*** SUPPLIED MATERIAL
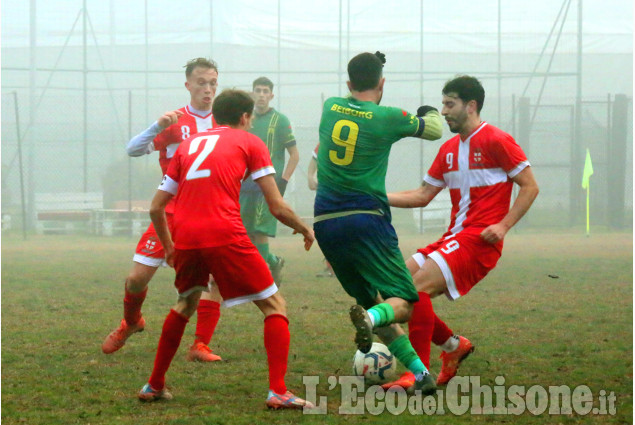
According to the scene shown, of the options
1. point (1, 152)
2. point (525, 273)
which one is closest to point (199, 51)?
******
*** SUPPLIED MATERIAL
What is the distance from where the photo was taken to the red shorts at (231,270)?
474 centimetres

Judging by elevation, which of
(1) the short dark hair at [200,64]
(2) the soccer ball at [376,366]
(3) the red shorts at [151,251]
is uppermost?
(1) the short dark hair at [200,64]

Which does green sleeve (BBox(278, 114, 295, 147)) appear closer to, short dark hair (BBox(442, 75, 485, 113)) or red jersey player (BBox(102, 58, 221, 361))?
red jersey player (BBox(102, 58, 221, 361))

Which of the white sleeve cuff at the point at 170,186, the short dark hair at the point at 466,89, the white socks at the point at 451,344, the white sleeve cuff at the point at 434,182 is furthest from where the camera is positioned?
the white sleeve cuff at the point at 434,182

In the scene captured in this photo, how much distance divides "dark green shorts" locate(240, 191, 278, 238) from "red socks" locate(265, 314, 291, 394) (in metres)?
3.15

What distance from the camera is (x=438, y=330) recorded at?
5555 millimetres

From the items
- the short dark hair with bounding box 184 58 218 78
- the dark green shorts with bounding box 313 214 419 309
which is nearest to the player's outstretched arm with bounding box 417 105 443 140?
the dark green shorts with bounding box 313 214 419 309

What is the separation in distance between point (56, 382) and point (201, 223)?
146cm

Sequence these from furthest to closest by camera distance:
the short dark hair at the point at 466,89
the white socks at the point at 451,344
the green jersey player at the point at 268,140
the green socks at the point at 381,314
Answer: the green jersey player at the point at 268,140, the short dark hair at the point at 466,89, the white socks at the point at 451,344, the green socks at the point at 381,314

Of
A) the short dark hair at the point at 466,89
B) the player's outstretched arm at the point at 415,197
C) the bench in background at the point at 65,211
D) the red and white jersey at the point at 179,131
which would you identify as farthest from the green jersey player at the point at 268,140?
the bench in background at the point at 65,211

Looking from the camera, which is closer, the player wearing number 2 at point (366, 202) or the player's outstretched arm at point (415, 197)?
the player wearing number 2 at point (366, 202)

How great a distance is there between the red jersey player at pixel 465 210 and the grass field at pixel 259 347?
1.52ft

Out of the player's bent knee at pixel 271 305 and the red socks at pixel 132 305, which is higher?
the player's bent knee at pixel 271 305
******
- _GOAL OF THE EXERCISE_:
Report each line in the entries above that contains the word "closer", copying every such line in full.

- _OUTPUT BELOW_:
Which does green sleeve (BBox(278, 114, 295, 147)) appear closer to, short dark hair (BBox(442, 75, 485, 113)) or red jersey player (BBox(102, 58, 221, 361))?
Looking from the camera, which is closer, the player wearing number 2 at point (366, 202) or the player's outstretched arm at point (415, 197)?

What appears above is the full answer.